5.4    Wird das Valideneinkommen von Fr. 82'508.-- dem Invalideneinkommen von Fr. 67'603.-- gegenübergestellt, resultiert eine Erwerbseinbusse von Fr. 14'905.-- und somit ein nicht rentenbegründender Invaliditätsgrad von gerundet 18 %.

    Die angefochtene Verfügung erweist sich demnach als rechtens, was zur Abweisung der Beschwerde führt, soweit darauf einzutreten ist.


6.    Da es im vorliegenden Verfahren um die Bewilligung oder Verweigerung von IV-Leistungen geht, ist das Verfahren kostenpflichtig. Die Gerichtskosten sind nach dem Verfahrensaufwand und unabhängig vom Streitwert festzulegen (Art. 69 Abs. 1bis IVG) und auf Fr. 800.-- anzusetzen. Entsprechend dem Ausgang des Verfahrens sind sie dem unterliegenden Beschwerdeführer aufzuerlegen.


Das Gericht erkennt:

1.    Die Beschwerde wird abgewiesen, soweit darauf einzutreten ist.

2.    Die Gerichtskosten von Fr. 800.-- werden dem Beschwerdeführer auferlegt. Rechnung und Einzahlungsschein werden dem Kostenpflichtigen nach Eintritt der Rechtskraft zugestellt.
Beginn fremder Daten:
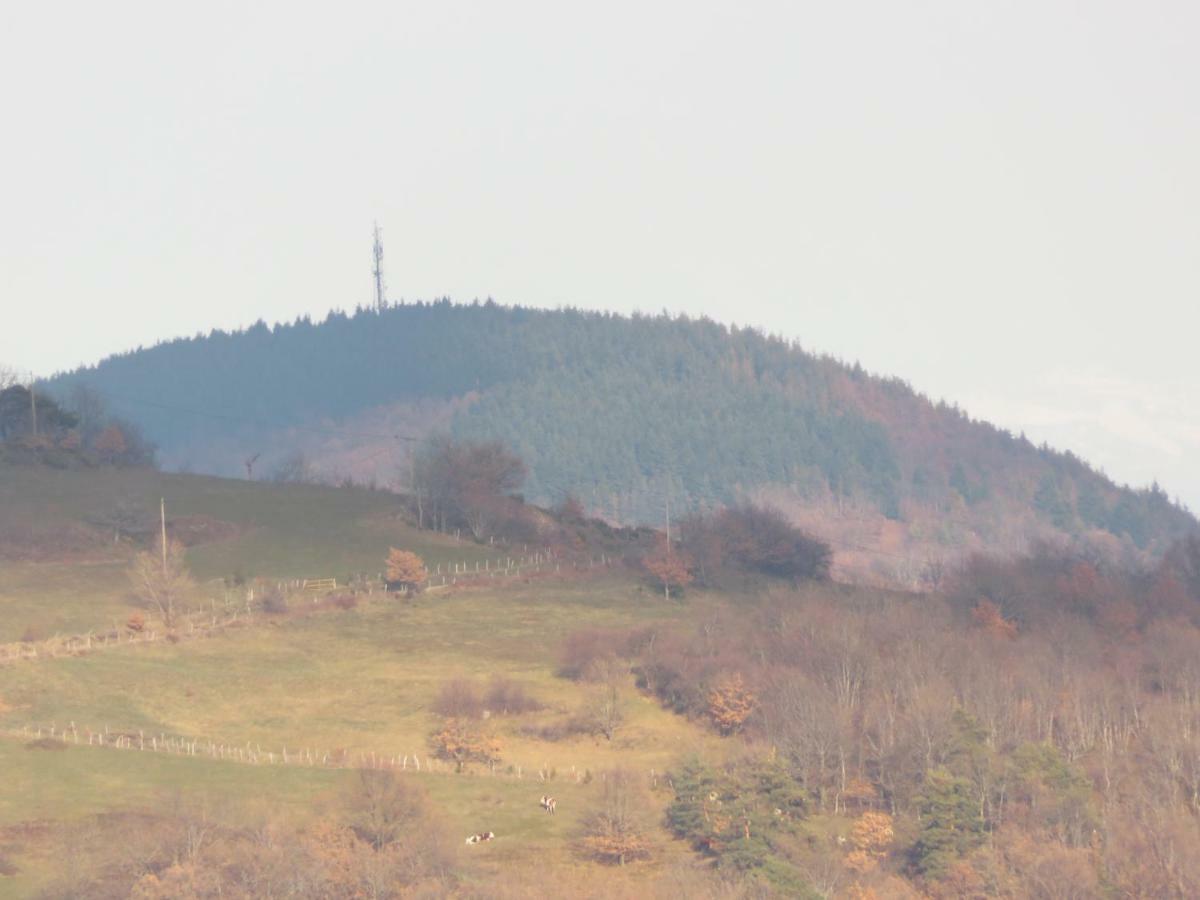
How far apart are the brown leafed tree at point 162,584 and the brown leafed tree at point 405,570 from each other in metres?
15.0

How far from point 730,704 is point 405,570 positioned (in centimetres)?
3505

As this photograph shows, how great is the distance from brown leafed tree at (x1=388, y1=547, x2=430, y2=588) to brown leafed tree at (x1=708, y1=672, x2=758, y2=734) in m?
32.4

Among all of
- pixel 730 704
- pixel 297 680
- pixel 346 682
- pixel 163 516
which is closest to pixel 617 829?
pixel 730 704

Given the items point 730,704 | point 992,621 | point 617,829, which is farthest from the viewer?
point 992,621

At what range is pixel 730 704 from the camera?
330ft

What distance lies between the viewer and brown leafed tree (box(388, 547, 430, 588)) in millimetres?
127875

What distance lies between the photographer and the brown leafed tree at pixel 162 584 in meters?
114

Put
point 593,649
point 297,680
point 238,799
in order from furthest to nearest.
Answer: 1. point 593,649
2. point 297,680
3. point 238,799

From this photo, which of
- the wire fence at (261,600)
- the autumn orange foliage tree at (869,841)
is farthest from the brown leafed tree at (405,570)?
the autumn orange foliage tree at (869,841)

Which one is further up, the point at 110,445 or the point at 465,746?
the point at 110,445

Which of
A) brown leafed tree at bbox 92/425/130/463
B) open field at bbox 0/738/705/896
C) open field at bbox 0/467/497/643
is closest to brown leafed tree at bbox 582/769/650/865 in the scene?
open field at bbox 0/738/705/896

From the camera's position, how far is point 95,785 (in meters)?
81.4

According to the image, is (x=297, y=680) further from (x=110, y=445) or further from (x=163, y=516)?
(x=110, y=445)

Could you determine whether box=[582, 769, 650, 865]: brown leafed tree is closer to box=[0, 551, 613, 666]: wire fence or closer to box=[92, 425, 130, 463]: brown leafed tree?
box=[0, 551, 613, 666]: wire fence
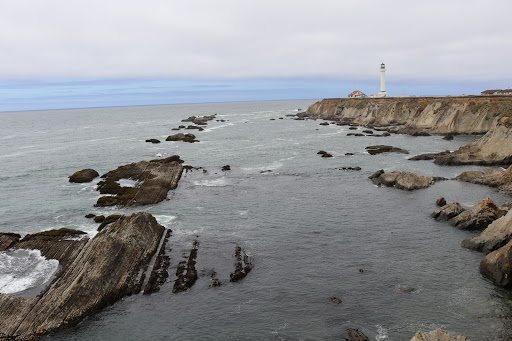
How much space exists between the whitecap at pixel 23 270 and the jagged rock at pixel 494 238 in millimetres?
31419

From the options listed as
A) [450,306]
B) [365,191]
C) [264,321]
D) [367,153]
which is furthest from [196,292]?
[367,153]

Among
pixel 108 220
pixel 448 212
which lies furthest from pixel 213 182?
pixel 448 212

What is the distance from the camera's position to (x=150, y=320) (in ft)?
69.0

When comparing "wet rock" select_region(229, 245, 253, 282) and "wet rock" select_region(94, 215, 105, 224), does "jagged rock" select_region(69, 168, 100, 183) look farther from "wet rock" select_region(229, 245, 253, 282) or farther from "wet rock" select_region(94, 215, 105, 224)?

3.    Zustellung gegen Empfangsschein an:

- Rechtsanwalt Daniel Wenger

- Sozialversicherungsanstalt des Kantons Zürich, IV-Stelle

- Bundesamt für Sozialversicherungen

sowie an:

- Gerichtskasse (im Dispositiv nach Eintritt der Rechtskraft)

4.    Gegen diesen Entscheid kann innert 30 Tagen seit der Zustellung beim Bundesgericht Beschwerde eingereicht werden (Art. 82 ff. in Verbindung mit Art. 90 ff. des Bundesgesetzes über das Bundesgericht, BGG). Die Frist steht während folgender Zeiten still: vom siebten Tag vor Ostern bis und mit dem siebten Tag nach Ostern, vom 15. Juli bis und mit 15. August sowie vom 18. Dezember bis und mit dem 2. Januar (Art. 46 BGG).

    Die Beschwerdeschrift ist dem Bundesgericht, Schweizerhofquai 6, 6004 Luzern, zuzustellen.

    Die Beschwerdeschrift hat die Begehren, deren Begründung mit Angabe der Beweismittel und die Unterschrift des Beschwerdeführers oder seines Vertreters zu enthalten; der angefochtene Entscheid sowie die als Beweismittel angerufenen Urkunden sind beizulegen, soweit die Partei sie in Händen hat (Art. 42 BGG).